Cops have killed 385 people so far in 2015, but look deeper at the numbers

Cop Shootings White vs. Black

385 people through five months is basically two people per day getting killed by a police officer somewhere in America, which is twice the rate of the past decade. That’s not good.

Before you think it’s all “white cop vs. black, unarmed offender” — the stories that rise to 24/7 news cycle status (sometimes) — take a gander at this.

Here’s one chart of note:

Cop Shootings White vs. Black

So, there’s actually been more white people shot.

But… and this is a rather massive “but:”

About half the victims were white, half minority. But the demographics shifted sharply among the unarmed victims, two-thirds of whom were black or Hispanic. Overall, blacks were killed at three times the rate of whites or other minorities when adjusting by the population of the census tracts where the shootings occurred.

Now consult this chart:

Unarmed Fatal Police Officer Shootings

“Unarmed” as 49 is a better number than 385, but that’s still about 10 fatal shootings of unarmed people per month in America — and you’d assume probably 7 of those 10 are African-Americans. If you add “toy weapon” because that’s essentially unarmed, you’re looking at 12-13 fatal shootings of unarmed people per month in America. 12-13 isn’t a huge number — if you told your boss 12 things happened and he wanted 100, he’d be disappointed in you — but we’re talking about the end of someone’s life when they theoretically posed no real threat to the officer (you could argue there was a perception of threat in the 13 “toy weapon” group, but still).

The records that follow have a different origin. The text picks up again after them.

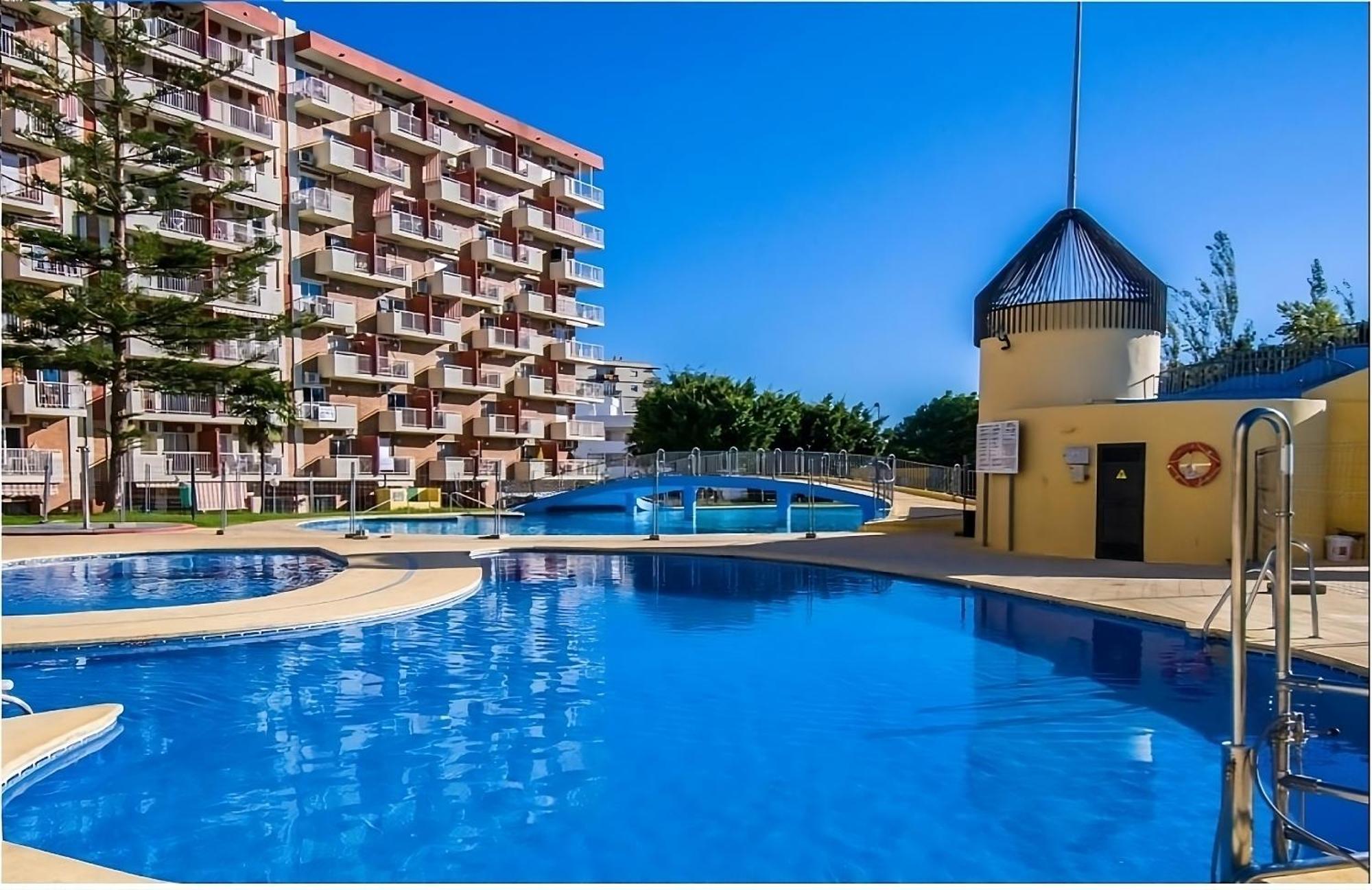 Jupiter. Moderno Estudio. Vistas Al Mar Y Montana Benalmádena Exterior foto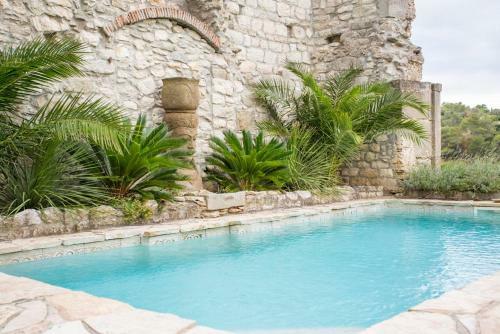 Limousis Chateau Sleeps 12 Pool Wifi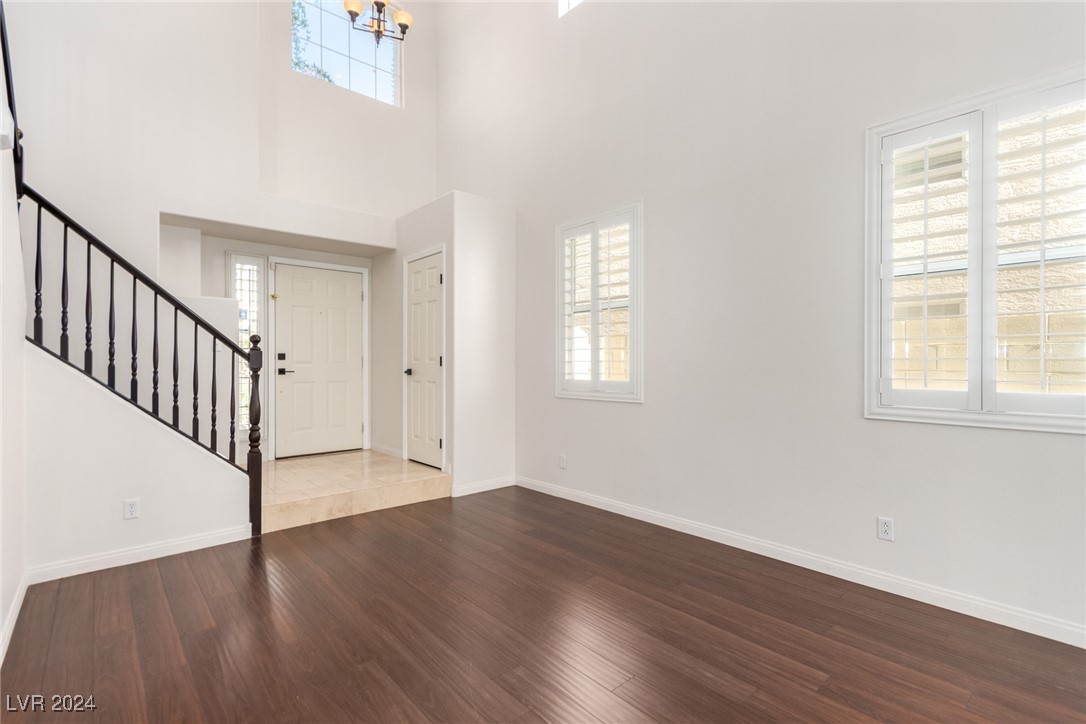 9749 Ravine Avenue Property Photo 7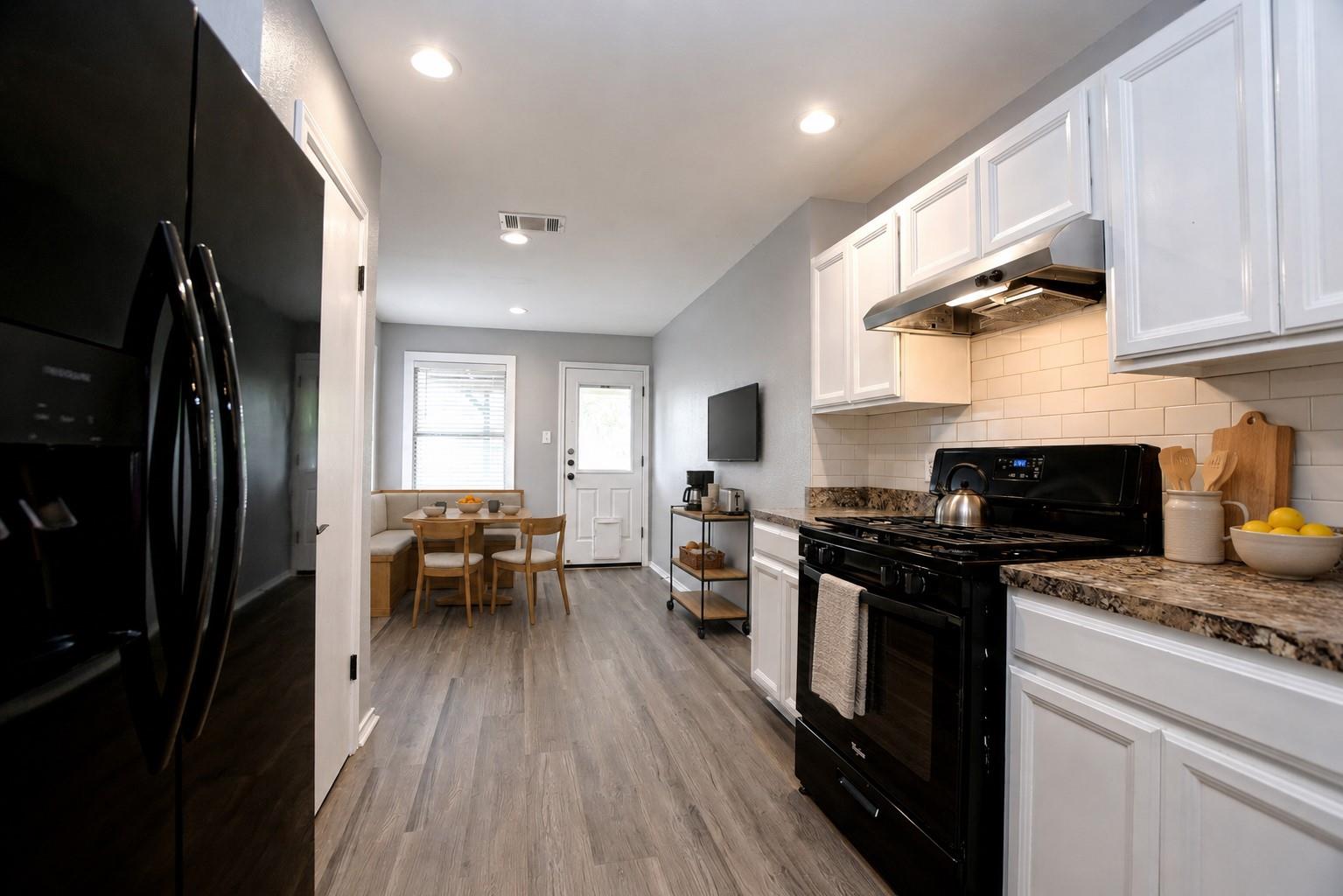 400  Ashbury Dr, photo 9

This part is also important, because it sheds some light on why and how these incidents often come about:

The Post analysis also sheds light on the situations that most commonly gave rise to fatal shootings. About half of the time, police were responding to people seeking help with domestic disturbances and other complex social situations: A homeless person behaving erratically. A boyfriend threatening violence. A son trying to kill himself.

Read that one part: complex social situations. Indeed. Then the question becomes: Are cops really trained in the best ways to handle those dynamics? I’m sure they theoretically are, but if they totally were, would these things keep happening?

And then, of course, there’s this:

“These shootings are grossly under­reported,” said Jim Bueermann, a former police chief and president of the Washington-based Police Foundation, a nonprofit organization dedicated to improving law enforcement. “We are never going to reduce the number of police shootings if we don’t begin to accurately track this information.”

So that 385 number probably isn’t even right — it’s probably somewhere between 400 and 500.

What do you think about police violence, and/or can we do anything about it?


Ted Bauer

One Comment

  1. I looked into this a while back, and your stats don’t incorporate two significant, and to a large extent correlating factors: mental illness and homelessness, which complicates the racial breakdown you have here, but establishes an important pattern. A huge number of the people shot by police are socially marginalized, not just by race, but by other factors too. Often people killed by police are people with very little social standing or influence.

    They’re not just socially disempowered and often ostracized, they’re also part of a culture of fear – which is quite possibly a contributing factor in the shootings. It’s not unreasonable to assume that the vast majority of cops don’t have a hidden agenda for murder; but they are part of a culture that construes certain groups – black men, drug addicts, the homeless, the mentally ill – as unpredictable and dangerous.

    Complex social situations indeed.